**Source passage**
○ ○ ○
As reported by the Company in its Form 12b-25 filed with the Securities and Exchange Commission (the “SEC”) on May 17, 2021, the Company was unable to file its Form 10-Q within the prescribed time period without unreasonable effort or expense. The extension period provided under Rule 12b-25 expired on May 24, 2021. The Company was unable to meet the filing deadline for its Form 10-Q due to the Company’s conclusion that its outstanding warrants should be accounted for as a liability and the scope and process for updating the Company’s financial statements accordingly.

On May 28, 2021, the Company received the Notice from Nasdaq stating the Company is not in compliance with the Rule because it has not timely filed the Form 10-Q with the SEC. The Rule requires listed companies to timely file all required periodic financial reports with the SEC. The Notice has no immediate effect on the listing or trading of the Company’s securities. However, if the Company fails to timely regain compliance with the Rule, the Company’s securities will be subject to delisting from Nasdaq.

Nasdaq has also informed the Company that, under Nasdaq rules, the Company will have 60 calendar days from the date of the Notice (May 28, 2021), or until July 27, 2021, to submit a plan to regain compliance with the Nasdaq rules. The Company can regain compliance with Nasdaq listing standards during this sixty-day period when the Company files its Form 10-Q with the SEC. If the Company fails to file its Form 10-Q within such sixty-day period and submits its plan to regain compliance, Nasdaq may, in its sole discretion, allow the Company’s units, warrants and shares of Class A common stock to trade for up to 180 days from the Form 10-Q’s filing due date, or November 22, 2021, depending on specific circumstances, to regain compliance. If Nasdaq does not accept the Company’s plan, then the Company will have the opportunity to appeal that decision to a Nasdaq hearings panel.

As noted above, the Company is working diligently to complete its Form 10-Q. The Company intends to file the Form 10-Q as soon as practicable to regain compliance with the Nasdaq Listing Rules.

About Carney Technology Acquisition Corp. II

Carney Technology Acquisition Corp. II is a blank check company organized for the purpose of effecting a merger, share exchange, asset acquisition, share purchase, recapitalization, reorganization, or other similar business combination with one or more businesses or entities. The Company intends to focus on a target business in the technology industry. The Company is led by Chief Executive Officer David Roberson, President Gale England and Chief Acquisition Officer Lloyd Carney.
○ ○ ○
Recorded data:
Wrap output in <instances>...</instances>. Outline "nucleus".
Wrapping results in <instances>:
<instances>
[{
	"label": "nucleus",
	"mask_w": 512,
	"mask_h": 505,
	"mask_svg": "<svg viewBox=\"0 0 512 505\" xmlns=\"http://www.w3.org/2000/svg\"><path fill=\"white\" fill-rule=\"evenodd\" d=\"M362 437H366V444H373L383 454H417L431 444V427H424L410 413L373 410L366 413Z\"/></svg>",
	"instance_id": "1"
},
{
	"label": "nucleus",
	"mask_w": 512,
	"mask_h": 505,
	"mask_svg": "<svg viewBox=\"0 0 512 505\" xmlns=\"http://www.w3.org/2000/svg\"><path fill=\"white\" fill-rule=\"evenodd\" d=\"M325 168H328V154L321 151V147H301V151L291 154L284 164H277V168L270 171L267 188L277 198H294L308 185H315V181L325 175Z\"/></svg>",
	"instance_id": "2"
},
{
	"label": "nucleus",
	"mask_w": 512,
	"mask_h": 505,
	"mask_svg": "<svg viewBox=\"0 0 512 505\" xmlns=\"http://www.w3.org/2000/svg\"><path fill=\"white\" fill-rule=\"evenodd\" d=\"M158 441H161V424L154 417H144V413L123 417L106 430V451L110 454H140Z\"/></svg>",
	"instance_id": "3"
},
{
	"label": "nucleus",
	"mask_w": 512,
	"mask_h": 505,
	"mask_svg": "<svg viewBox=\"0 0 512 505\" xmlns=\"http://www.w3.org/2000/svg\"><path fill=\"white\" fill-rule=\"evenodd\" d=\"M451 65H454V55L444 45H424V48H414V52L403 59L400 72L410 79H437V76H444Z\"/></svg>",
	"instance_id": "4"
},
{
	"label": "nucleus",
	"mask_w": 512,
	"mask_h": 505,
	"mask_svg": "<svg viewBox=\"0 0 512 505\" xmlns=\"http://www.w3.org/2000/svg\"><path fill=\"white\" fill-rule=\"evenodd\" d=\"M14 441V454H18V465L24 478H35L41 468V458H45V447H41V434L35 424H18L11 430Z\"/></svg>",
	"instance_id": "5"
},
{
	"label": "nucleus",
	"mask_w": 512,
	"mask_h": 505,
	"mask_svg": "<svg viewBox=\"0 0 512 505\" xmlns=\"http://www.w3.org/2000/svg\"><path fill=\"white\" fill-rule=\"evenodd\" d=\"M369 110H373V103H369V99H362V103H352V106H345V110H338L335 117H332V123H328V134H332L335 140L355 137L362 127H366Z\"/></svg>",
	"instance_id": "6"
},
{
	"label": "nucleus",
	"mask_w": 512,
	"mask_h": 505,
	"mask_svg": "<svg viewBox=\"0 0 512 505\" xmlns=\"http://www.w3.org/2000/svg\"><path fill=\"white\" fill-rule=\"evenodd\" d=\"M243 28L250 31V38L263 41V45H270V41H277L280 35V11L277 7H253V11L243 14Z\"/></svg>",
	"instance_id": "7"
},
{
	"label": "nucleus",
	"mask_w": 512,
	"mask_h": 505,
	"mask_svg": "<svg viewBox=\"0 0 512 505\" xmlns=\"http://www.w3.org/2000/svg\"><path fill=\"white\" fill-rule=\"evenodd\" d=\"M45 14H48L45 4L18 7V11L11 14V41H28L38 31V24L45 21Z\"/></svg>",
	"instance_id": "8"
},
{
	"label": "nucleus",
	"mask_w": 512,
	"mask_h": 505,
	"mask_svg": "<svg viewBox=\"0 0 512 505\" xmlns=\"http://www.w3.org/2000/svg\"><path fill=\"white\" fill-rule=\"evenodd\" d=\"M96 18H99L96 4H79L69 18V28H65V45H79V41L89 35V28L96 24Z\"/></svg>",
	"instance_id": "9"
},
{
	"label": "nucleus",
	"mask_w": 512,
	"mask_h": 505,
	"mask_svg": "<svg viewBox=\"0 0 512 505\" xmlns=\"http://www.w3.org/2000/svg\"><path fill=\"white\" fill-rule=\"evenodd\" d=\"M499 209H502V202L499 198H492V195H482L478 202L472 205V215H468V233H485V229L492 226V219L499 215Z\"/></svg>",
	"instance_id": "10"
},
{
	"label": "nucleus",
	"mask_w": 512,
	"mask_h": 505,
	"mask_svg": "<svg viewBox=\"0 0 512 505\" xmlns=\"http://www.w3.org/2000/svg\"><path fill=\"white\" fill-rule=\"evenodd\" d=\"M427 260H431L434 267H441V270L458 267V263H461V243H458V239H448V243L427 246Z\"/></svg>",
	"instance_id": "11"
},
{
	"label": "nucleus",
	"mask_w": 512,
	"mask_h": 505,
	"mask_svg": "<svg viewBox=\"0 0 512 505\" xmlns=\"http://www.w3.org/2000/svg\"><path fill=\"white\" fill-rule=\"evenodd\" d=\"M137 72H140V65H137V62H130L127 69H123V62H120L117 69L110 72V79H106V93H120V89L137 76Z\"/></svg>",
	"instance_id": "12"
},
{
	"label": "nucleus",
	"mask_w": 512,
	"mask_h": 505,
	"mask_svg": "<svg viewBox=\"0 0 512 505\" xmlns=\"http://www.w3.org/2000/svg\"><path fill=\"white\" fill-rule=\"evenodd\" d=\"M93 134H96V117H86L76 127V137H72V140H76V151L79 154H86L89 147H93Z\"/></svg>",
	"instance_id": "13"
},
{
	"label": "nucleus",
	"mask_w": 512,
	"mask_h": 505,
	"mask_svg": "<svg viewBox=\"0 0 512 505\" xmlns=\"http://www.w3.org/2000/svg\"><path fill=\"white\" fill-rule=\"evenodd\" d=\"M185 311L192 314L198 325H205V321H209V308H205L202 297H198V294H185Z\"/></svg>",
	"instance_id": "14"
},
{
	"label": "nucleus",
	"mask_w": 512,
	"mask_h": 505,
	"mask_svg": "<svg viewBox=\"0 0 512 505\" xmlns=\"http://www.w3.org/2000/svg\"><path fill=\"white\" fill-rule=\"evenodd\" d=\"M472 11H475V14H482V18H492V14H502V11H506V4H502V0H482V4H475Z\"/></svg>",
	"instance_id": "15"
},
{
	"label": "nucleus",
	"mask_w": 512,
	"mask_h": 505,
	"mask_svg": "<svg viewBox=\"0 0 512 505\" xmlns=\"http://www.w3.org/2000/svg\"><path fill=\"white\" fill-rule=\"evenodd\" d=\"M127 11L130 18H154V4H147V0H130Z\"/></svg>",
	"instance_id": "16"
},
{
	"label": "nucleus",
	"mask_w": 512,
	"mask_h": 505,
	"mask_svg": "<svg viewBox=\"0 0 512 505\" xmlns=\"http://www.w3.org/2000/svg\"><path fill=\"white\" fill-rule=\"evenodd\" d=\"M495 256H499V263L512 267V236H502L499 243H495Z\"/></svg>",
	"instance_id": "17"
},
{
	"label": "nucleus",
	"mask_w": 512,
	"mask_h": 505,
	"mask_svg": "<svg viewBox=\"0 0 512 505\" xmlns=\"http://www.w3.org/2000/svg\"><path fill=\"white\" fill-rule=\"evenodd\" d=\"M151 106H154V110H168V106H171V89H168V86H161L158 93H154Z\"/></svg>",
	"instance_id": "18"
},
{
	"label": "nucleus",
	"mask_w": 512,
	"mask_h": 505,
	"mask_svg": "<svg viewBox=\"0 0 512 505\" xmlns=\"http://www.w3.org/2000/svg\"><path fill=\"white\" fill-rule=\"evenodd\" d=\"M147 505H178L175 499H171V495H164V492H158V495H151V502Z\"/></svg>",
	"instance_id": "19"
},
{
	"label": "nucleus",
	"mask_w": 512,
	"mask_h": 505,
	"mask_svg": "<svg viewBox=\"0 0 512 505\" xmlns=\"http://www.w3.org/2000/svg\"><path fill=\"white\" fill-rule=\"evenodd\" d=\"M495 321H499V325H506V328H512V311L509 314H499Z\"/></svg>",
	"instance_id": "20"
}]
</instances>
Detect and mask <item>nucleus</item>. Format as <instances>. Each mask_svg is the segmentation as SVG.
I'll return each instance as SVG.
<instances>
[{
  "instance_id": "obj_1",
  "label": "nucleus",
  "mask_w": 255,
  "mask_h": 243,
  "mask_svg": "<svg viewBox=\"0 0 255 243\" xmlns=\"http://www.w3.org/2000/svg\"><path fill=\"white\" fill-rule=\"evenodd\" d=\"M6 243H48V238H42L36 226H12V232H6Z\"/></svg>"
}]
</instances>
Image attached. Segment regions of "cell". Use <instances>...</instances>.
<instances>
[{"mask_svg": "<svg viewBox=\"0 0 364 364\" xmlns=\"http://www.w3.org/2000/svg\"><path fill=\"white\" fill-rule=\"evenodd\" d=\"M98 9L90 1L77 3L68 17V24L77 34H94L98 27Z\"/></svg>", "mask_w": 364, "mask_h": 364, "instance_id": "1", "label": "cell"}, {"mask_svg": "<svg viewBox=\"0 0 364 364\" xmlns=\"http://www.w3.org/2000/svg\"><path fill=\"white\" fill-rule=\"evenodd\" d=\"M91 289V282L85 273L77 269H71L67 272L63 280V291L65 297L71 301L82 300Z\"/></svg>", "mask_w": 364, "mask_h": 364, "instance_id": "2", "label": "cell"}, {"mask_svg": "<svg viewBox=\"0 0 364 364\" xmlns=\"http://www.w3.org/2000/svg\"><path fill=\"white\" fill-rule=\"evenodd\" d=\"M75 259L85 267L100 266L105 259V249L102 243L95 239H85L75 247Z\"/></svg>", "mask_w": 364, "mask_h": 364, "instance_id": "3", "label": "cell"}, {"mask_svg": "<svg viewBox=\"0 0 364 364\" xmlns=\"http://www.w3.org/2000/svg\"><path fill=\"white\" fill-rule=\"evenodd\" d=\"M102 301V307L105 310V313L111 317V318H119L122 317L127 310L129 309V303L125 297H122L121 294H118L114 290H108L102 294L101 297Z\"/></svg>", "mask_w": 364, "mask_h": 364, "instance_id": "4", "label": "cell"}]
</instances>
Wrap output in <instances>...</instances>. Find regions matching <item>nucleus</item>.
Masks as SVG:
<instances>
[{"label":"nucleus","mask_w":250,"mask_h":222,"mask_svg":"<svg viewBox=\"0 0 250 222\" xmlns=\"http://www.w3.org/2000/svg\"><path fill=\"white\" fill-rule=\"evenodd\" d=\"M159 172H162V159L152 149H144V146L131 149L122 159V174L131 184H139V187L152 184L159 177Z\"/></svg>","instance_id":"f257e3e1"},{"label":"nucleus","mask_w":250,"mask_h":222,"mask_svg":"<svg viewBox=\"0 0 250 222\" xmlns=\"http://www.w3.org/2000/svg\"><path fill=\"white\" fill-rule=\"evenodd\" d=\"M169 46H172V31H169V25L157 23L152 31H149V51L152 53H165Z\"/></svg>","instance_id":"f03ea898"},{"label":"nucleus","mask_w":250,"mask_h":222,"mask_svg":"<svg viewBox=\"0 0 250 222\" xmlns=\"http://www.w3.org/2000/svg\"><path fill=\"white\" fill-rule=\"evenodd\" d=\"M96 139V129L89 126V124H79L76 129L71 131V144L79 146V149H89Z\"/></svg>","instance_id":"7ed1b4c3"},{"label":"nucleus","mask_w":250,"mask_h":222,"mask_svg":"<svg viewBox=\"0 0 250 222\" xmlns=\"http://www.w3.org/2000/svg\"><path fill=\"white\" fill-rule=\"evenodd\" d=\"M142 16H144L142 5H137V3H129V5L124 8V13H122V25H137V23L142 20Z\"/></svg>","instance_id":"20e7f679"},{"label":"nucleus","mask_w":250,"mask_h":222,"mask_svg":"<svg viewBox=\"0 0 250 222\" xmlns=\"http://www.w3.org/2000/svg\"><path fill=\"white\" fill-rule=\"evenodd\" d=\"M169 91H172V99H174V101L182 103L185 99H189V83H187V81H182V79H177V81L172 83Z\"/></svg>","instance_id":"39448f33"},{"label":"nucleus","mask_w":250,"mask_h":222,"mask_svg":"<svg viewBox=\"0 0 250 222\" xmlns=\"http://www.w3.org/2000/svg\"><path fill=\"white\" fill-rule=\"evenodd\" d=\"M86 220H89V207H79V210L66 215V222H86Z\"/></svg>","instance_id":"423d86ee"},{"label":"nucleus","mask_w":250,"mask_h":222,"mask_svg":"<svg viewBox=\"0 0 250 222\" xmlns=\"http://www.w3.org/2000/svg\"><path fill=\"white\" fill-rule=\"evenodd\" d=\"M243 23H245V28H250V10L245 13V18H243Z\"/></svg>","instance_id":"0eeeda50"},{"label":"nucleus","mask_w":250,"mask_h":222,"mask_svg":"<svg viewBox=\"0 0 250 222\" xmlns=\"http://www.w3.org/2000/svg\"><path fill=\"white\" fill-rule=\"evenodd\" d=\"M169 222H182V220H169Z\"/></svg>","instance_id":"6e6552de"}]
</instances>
○ ○ ○
**Requests**
#1 Arrange the stretch of the recorded data from its first line through the line containing "117H332V123H328V134H332L335 140L355 137L362" as a numbered list, leaving out any blank lines.
#2 Pick up the Nasdaq compliance notice at its last sentence and keep writing it.

**Expected results**
#1
1. Wrap output in <instances>...</instances>. Outline "nucleus".
2. Wrapping results in <instances>:
3. <instances>
4. [{
5. 	"label": "nucleus",
6. 	"mask_w": 512,
7. 	"mask_h": 505,
8. 	"mask_svg": "<svg viewBox=\"0 0 512 505\" xmlns=\"http://www.w3.org/2000/svg\"><path fill=\"white\" fill-rule=\"evenodd\" d=\"M362 437H366V444H373L383 454H417L431 444V427H424L410 413L373 410L366 413Z\"/></svg>",
9. 	"instance_id": "1"
10. },
11. {
12. 	"label": "nucleus",
13. 	"mask_w": 512,
14. 	"mask_h": 505,
15. 	"mask_svg": "<svg viewBox=\"0 0 512 505\" xmlns=\"http://www.w3.org/2000/svg\"><path fill=\"white\" fill-rule=\"evenodd\" d=\"M325 168H328V154L321 151V147H301V151L291 154L284 164H277V168L270 171L267 188L277 198H294L308 185H315V181L325 175Z\"/></svg>",
16. 	"instance_id": "2"
17. },
18. {
19. 	"label": "nucleus",
20. 	"mask_w": 512,
21. 	"mask_h": 505,
22. 	"mask_svg": "<svg viewBox=\"0 0 512 505\" xmlns=\"http://www.w3.org/2000/svg\"><path fill=\"white\" fill-rule=\"evenodd\" d=\"M158 441H161V424L154 417H144V413L123 417L106 430V451L110 454H140Z\"/></svg>",
23. 	"instance_id": "3"
24. },
25. {
26. 	"label": "nucleus",
27. 	"mask_w": 512,
28. 	"mask_h": 505,
29. 	"mask_svg": "<svg viewBox=\"0 0 512 505\" xmlns=\"http://www.w3.org/2000/svg\"><path fill=\"white\" fill-rule=\"evenodd\" d=\"M451 65H454V55L444 45H424V48H414V52L403 59L400 72L410 79H437V76H444Z\"/></svg>",
30. 	"instance_id": "4"
31. },
32. {
33. 	"label": "nucleus",
34. 	"mask_w": 512,
35. 	"mask_h": 505,
36. 	"mask_svg": "<svg viewBox=\"0 0 512 505\" xmlns=\"http://www.w3.org/2000/svg\"><path fill=\"white\" fill-rule=\"evenodd\" d=\"M14 441V454H18V465L24 478H35L41 468V458H45V447H41V434L35 424H18L11 430Z\"/></svg>",
37. 	"instance_id": "5"
38. },
39. {
40. 	"label": "nucleus",
41. 	"mask_w": 512,
42. 	"mask_h": 505,
43. 	"mask_svg": "<svg viewBox=\"0 0 512 505\" xmlns=\"http://www.w3.org/2000/svg\"><path fill=\"white\" fill-rule=\"evenodd\" d=\"M369 110H373V103H369V99H362V103H352V106H345V110H338L335 117H332V123H328V134H332L335 140L355 137L362 127H366Z\"/></svg>",

#2
Forward-Looking Statements

This press release may include, and oral statements made from time to time by representatives of the Company may include, “forward-looking statements” within the meaning of Section 27A of the Securities Act of 1933, as amended, and Section 21E of the Securities Exchange Act of 1934, as amended. Statements regarding possible business combinations and the financing thereof, and related matters,
as well as all other statements other than statements of historical fact included in this press release are forward-looking statements. When used in this press release, words such as “anticipate,” “believe,” “continue,” “could,” “estimate,” “expect,” “intend,” “may,” “might,” “plan,” “possible,” “potential,” “predict,” “project,” “should,” “would” and similar expressions, as they relate to us or our management team, identify forward-looking statements. Such forward-looking statements are based on the beliefs of management, as well as assumptions made by, and information currently available to, the Company’s management. Actual results could differ materially from those contemplated by the forward-looking statements as a result of certain factors detailed in the Company’s filings with the Securities and Exchange Commission (“SEC”). All subsequent written or oral forward-looking statements attributable to us or persons acting on our behalf are qualified in their entirety by this paragraph. Forward-looking statements are subject to numerous conditions, many of which are beyond the control of the
Company, including those set forth in the Risk Factors section of the Company’s registration statement and prospectus for the Company’s initial public offering filed with the SEC. The Company undertakes no obligation to update these statements for revisions or changes after the date of this release, except as required by law.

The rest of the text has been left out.